- PROBLEM SET:
1. Summarize the Section 106 FAQ in two sentences.
2. According to the Section 106 FAQ, at what minimum discount below local market value is Discounted Market Sales Housing sold?
3. Reproduce the Section 106 FAQ between "Discounted Market Sales" and "total numeric delivery.", inclusive, substituting "joint ownership" for "shared ownership".

- PAGE EXTRACT:

*** Begin section ***

FAQs

The below questions cover the common basic questions we receive on Section 106.

Section 106 contributions (also known as Unilateral Obligations) are required by law to mitigate the impact of your development on a local community and infrastructure. These are sought by local planning authorities (LPAs) during the process of securing planning permission and secured by a legal agreement governed by S106 of the Town & Country Planning Act 1990.

Agreements commonly require the provision of affordable housing in kind, or as a commuted payment along with other infrastructure requirements (education, open space, wider community benefits), in order to secure the grant of planning permission. All these requests have to comply with Rule 122 of the CIL (Community Infrastructure Levy) Regulations. See:

https://www.legislation.gov.uk/ukpga/1990/8/section/106

https://www.gov.uk/guidance/community-infrastructure-levy

S106 Management is experienced in auditing compliance. If you are unsure if these requests are legally due, please contact us.

There are a wide variety of types of affordable housing, these are defined by Annex 2 of the 2019 NPPF:

Affordable Housing for rent: most commonly let at a rent equal to 80% of open market rent, including service charges (but limited to the Local Area Housing Allowance which is the maximum rent level for Housing Benefit).

Starter Homes: as specified in Sections 2 and 3 of the Housing and Planning Act 2016.

Discounted Market Sales Housing: sold at a discount of at least 20% below local market value.

Other Affordable Routes to Home Ownership: housing provided for sale that provides a route to ownership for those who could not achieve home ownership through the market. It includes shared ownership, relevant equity loans, other low-cost homes for sale (at a price equivalent to at least 20% below local market value) and rent to buy (which includes a period of intermediate rent). Each of these tenures have different capital values, therefore scheme viability maybe enhanced by changing the ratio between typographies as well as total numeric delivery.

*** End section ***

- RAW DATA:
*** Begin section ***

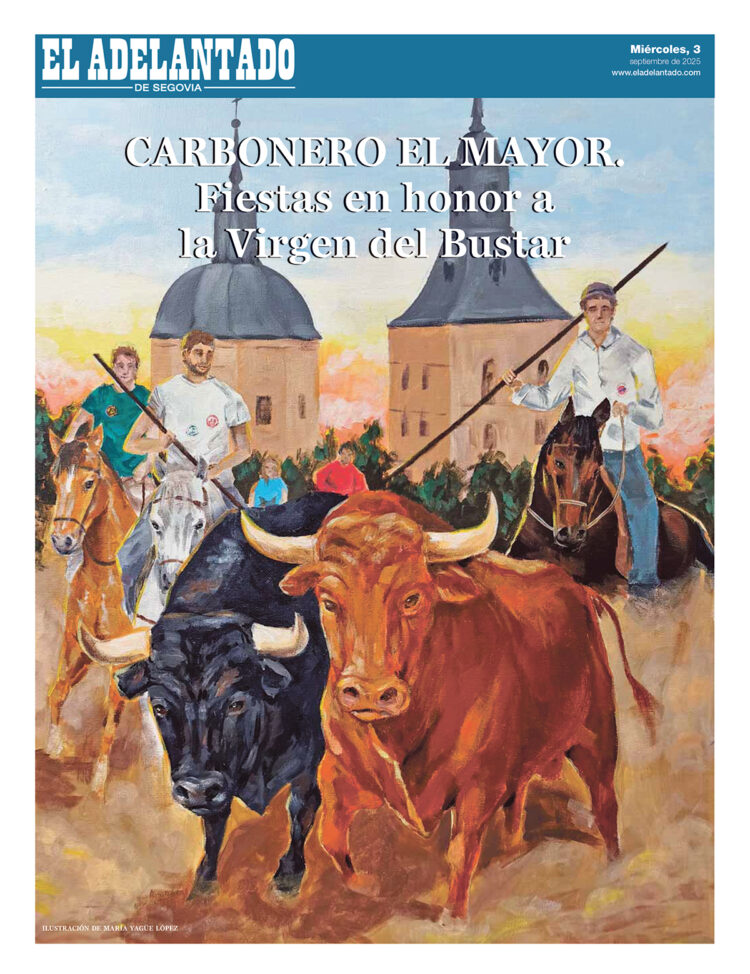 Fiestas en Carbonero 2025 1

*** End section ***

- SOLUTIONS FOR EACH TASK:
1. Section 106 contributions, also known as Unilateral Obligations, are required by law to mitigate a development's impact on a local community and infrastructure, and local planning authorities seek them while planning permission is secured through a legal agreement governed by S106 of the Town & Country Planning Act 1990. These agreements commonly require affordable housing, either in kind or as a commuted payment, along with other infrastructure requirements, and the types of affordable housing are defined by Annex 2 of the 2019 NPPF.

2. At least 20% below local market value.

3.
Discounted Market Sales Housing: sold at a discount of at least 20% below local market value.

Other Affordable Routes to Home Ownership: housing provided for sale that provides a route to ownership for those who could not achieve home ownership through the market. It includes joint ownership, relevant equity loans, other low-cost homes for sale (at a price equivalent to at least 20% below local market value) and rent to buy (which includes a period of intermediate rent). Each of these tenures have different capital values, therefore scheme viability maybe enhanced by changing the ratio between typographies as well as total numeric delivery.